Jim Van Meer is Founder and Chief Creative Officer of Thinkpoint Creative, a marketing communications and design services firm. In this interview he explains the challenges B2B firms face when trying to enter new markets and the trends he sees coming for 2020.

Jim Van Meer
Jim Van Meer, Founder, Thinkpoint Creative

What’s your role in the company and what does your firm do?

I’m Founder and Chief Creative Officer of Thinkpoint Creative. Our firm is at the intersection of design thinking and design doing. I’ve created what I call an uncommon collective of powerhouse talent. There’s nine of us involved with combined experience of over 100 years.

What products and services do you offer?

We’re a full-scale branding, marketing communications and design services firm. Our design services range from print to digital, including user experience (UX), user interface design (UI) and web design. We try to offer everything we can as far as a company’s branding, marketing and digital footprint go. We also offer social media marketing and social media content and development.

"What I think is going to be a big trend in 2020 is more emphasis on data analysis, data interpretation and storytelling." Click To Tweet

We aim to design campaigns that last anywhere from 18 to 24 months. So, we try to give our clients their money’s worth when they come to us. Not everything is going to be evergreen, but we try to make it as long lasting as we can.

Who do you help?

We’ve worked with companies of all kinds and all sizes. We’ve worked with small mom and pop shops all the way up to major international corporations. We cover the gamut as far as industries go because of the level of talent we have. Some of the major ones have been aerospace, communications and electronics companies. We know the energy market. We know the food and beverage market.

Being from Washington D.C., we know the government market and information technology. Plus, we’re branching out. Some of the clients we’re approaching now are into printing and publishing, which were once considered dead. It seems they’re making a resurgence. We also get involved with software companies and trade associations which are big in the Washington D.C. area.

What challenges do your customers typically have?

They are typically having a bit of difficulty trying to establish their brand. Or, they may be trying to go into new markets. We sit down with them and help them figure out exactly what the parameters are of the market they want to go into. Then we figure out a strategy and develop tactics around that strategy.

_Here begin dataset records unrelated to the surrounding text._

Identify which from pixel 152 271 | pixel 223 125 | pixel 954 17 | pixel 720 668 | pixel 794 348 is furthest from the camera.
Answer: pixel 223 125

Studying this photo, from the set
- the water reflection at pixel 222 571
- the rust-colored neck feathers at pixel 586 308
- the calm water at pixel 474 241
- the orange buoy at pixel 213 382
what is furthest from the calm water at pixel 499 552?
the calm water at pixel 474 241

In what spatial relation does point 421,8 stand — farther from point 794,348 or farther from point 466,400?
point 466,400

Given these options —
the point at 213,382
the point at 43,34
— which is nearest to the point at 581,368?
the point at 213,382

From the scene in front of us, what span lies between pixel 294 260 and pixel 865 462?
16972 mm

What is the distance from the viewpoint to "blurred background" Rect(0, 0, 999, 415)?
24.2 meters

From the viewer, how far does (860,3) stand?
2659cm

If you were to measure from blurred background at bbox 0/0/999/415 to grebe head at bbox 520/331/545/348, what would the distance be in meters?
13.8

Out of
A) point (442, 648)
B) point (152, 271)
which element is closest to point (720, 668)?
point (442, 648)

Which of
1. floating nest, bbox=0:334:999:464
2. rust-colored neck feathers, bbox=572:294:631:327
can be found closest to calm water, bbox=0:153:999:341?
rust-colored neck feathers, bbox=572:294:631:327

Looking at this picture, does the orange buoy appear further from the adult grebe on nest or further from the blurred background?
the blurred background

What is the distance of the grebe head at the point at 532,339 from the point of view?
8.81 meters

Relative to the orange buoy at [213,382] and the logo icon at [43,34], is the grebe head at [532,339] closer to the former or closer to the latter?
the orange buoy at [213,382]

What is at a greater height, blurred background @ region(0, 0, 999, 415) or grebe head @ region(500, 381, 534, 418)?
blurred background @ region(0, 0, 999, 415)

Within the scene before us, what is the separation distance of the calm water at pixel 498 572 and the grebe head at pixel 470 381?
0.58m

We’re finding that a lot of companies are set in what they currently offer. But they’re looking to enter new markets they’re not quite sure about. We may have to step in and explain how things have changed in that market space and suggest a new direction. So, we act almost as consultants in the beginning.

We use design thinking to approach their problem from a design standpoint. We don’t just design one project then move on. We design the entire gamut of materials and even the philosophies that go along with them.

Can you share a success story?

Yes, there was a client we worked with in the global safety space. They’re an offshoot of a trade association that came to us asking for help expanding their global reach through advertising.

We talked to them about where their safety products fit in and found a lot of them fit into the safety space for logistics. We talked about trucking companies, truck fleets and cargo ships. Just about anything that could transport hazardous materials. They were advisers in that space. So instead of focusing on safety concerns or advice on hazmat incidents, we looked at it in a different way.

We developed a campaign geared at locking in their name and brand with what they were providing. When they first came to us, they said they provide safety information and advice. We told them what they’re really selling is peace of mind. We developed a series of ads. One of the headlines for the ads was “Think of Us as Peace of Mind on 18 Wheels.” That was geared toward the trucking market.

We added some punch to a staid and stoic safety industry. We gave it some life with a brand persona that made a connection with their audience on a personal rather than corporate level. A year and a half later they’re still using the same ad campaign.

What are your thoughts on upcoming marketing trends for 2020?

As an adjunct professor at George Mason University where I teach marketing and design courses, the one technology I’m seeing at the forefront is artificial intelligence. Also, virtual reality. But they’ve been somewhat slow at getting off the ground. What I think is going to be a big trend in 2020 is more emphasis on data analysis and data interpretation.

I think you’re going to see more companies engaging with their customers and allowing them to tell their story. I had my eyes opened a couple of years ago when everybody was trying to make the connection with the customer. That will start making a push to the forefront, but also making a commitment to the customer.

People want brands that are committed to them, in some cases even more so than their philosophical outlook. But I think storytelling is going to be a big, big part of it. Because you’ve got all the data out there with everybody analyzing and interpreting it. Now I think they must interpret the data along the lines of how the story is going to be written. So, I think storytelling is going to be a big thing in 2020.